Updated: Jan 14, 2021



“Tevye, I have this piece of news I think I should tell you as a friend. … I’m giving you this news, because I like you. You’re an honest, decent person. Even though you are a Jew. … We have received orders that sometime soon this district is to have a little unofficial demonstration.” — Russian Constable, Fiddler on the Roof

And thus Tevye, the beloved milkman from Fiddler on the Roof learns that his shtetl of Anatevka will soon have a pogrom.


Pogroms – violent riots aimed at the massacre or persecution of a particular ethnic or religious group – were, unfortunately, well known to both Feiga Shamis of Feiga’s Choice and Teyve’s creator Sholem Aleichem.

Sholem Aleichem


Sholem Aleichem was a prominent Yiddish author and playwright from what was once the Russian Empire, today Ukraine. Born Solomon Rabinovich in 1859, Sholem Aleichem wrote a series of stories called Tevye the Dairyman. It is upon these that Fiddler on the Roof is based.

Segmentation data:
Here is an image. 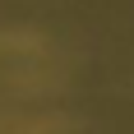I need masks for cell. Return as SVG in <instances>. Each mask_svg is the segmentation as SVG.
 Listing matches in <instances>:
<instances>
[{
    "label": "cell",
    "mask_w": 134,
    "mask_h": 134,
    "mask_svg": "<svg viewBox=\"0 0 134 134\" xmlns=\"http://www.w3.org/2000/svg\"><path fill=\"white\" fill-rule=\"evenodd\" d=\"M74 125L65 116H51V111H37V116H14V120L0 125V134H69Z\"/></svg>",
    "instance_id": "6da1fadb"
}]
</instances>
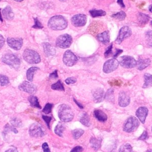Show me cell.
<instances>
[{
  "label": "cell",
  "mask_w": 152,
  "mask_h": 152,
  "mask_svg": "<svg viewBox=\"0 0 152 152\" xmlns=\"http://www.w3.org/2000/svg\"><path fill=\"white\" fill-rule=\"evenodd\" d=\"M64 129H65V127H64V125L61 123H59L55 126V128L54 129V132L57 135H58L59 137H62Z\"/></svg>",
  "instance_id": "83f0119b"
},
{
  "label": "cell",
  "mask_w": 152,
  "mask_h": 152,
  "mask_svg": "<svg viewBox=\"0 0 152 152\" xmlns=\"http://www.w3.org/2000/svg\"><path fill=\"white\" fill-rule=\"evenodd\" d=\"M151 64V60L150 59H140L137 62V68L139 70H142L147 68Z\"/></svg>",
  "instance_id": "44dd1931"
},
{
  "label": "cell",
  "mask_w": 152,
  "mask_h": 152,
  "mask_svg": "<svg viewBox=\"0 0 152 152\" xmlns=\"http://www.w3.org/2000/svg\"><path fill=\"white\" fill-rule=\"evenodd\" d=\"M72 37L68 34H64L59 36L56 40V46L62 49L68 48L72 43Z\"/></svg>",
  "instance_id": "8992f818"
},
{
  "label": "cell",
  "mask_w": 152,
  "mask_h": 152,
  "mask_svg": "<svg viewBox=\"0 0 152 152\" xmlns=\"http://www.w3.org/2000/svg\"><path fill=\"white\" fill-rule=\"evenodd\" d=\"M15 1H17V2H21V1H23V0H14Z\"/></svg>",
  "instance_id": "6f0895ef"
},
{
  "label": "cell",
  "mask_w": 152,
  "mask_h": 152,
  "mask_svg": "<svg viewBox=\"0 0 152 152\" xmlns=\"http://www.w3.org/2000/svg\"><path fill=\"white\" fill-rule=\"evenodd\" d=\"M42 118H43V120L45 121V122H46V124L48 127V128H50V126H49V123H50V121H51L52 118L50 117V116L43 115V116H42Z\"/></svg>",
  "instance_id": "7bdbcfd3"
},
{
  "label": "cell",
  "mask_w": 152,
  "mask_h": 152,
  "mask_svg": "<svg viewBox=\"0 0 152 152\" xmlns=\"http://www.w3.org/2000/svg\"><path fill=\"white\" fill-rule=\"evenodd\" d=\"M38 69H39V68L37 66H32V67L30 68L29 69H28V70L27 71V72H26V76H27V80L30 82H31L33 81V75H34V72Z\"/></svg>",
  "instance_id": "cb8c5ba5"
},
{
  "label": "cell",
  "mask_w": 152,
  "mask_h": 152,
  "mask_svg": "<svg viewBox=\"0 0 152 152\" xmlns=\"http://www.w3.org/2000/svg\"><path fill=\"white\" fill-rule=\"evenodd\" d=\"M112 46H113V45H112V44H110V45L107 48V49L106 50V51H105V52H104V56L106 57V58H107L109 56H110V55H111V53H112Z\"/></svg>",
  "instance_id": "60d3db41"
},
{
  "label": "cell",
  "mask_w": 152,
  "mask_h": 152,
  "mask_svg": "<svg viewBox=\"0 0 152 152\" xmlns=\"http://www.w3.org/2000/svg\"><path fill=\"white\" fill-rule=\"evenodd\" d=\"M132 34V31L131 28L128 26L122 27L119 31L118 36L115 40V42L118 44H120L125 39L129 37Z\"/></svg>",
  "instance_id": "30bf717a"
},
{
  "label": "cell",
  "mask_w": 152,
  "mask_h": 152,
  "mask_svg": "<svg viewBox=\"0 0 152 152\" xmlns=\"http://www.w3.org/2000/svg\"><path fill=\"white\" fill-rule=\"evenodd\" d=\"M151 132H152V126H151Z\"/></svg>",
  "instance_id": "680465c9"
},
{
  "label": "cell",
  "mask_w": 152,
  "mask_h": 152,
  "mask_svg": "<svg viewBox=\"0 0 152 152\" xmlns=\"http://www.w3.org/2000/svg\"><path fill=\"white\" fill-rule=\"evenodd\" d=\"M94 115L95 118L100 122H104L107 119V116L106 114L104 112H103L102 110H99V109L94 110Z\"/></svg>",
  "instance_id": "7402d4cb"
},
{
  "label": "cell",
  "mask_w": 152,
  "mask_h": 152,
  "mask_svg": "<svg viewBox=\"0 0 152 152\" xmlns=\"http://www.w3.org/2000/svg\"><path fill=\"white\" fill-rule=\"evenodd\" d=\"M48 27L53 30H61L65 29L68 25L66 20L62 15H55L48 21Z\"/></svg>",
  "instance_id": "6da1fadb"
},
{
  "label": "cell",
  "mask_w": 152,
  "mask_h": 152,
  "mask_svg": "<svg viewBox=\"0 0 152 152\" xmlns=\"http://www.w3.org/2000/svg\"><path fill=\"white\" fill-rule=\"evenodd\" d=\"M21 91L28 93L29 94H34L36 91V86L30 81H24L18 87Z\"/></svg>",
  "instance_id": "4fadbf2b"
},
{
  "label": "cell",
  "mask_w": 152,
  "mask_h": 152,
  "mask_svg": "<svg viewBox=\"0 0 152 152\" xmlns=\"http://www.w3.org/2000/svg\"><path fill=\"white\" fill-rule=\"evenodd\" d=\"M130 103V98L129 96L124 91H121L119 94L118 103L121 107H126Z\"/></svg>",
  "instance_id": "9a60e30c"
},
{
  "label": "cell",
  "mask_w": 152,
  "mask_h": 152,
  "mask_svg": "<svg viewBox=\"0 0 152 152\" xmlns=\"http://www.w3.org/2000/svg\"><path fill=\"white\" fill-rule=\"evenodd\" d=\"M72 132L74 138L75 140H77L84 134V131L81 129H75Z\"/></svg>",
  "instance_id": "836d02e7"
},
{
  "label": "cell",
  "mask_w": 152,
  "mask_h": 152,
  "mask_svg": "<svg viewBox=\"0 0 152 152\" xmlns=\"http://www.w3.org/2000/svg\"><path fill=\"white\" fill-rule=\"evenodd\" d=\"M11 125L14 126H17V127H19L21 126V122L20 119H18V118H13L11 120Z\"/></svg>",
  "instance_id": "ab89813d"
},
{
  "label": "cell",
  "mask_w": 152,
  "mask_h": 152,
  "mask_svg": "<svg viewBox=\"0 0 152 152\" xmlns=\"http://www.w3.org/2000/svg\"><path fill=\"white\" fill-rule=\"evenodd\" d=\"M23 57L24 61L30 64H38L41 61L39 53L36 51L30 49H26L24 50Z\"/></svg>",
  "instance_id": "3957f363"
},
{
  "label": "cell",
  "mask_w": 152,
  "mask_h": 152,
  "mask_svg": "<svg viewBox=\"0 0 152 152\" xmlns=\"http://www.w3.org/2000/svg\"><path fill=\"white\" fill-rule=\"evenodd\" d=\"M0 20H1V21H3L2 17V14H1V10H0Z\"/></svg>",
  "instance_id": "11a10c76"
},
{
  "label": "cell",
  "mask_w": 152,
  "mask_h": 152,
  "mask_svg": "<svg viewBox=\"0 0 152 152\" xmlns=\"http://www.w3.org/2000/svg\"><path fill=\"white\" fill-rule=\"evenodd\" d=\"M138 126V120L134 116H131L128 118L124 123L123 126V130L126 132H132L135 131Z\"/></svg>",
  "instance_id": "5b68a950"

Tasks:
a: List every title of a work named in the Fiddler on the Roof passage.
b: Pick up the Fiddler on the Roof passage and continue it from its last sentence.

Outputs in order:
a:
Fiddler on the Roof
Feiga's Choice
Tevye the Dairyman

b:
Sholem Aleichem is considered to be one of the founding fathers of Yiddish literature and sought to raise its status in the literary world. His goal was to write the “truth” of Jewish life. He wrote with tenderness and humor and became famous worldwide, often greeted by crowds when he travelled.


“His persona is that he’s this man of the people,” says Alisa Solomon, author of Wonder of Wonders: A Cultural History of Fiddler on the Roof. “That’s not who he really was. He was a highly educated, urbane, well-traveled individual who spoke Russian at home with his children.”


In the early 1900s, Sholem Aleichem’s home was Kiev, a cosmopolitan city with a Jewish population of about 10 percent. Beginning in April 1905, the Russian Empire experienced a wave of pogroms that stretched to the middle of 1906. Nearly 700 towns were hit by pogroms, many of them reportedly premeditated and incited by government officials.


Kiev Pogrom


October 31st, 1905 marked the beginning of a three-day pogrom in Kiev. The day after the release of Russia’s October Manifesto, a precursor to the Empire’s first constitution, reactionaries took to the streets. What followed was described by historian William Fuller as “an orgy of looting, raping, and murder chiefly directed against the factories, the shops, homes, and persons of the Jews.” Sholem Aleichem and his family fled their largely Jewish apartment building and holed up in the Imperial Hotel.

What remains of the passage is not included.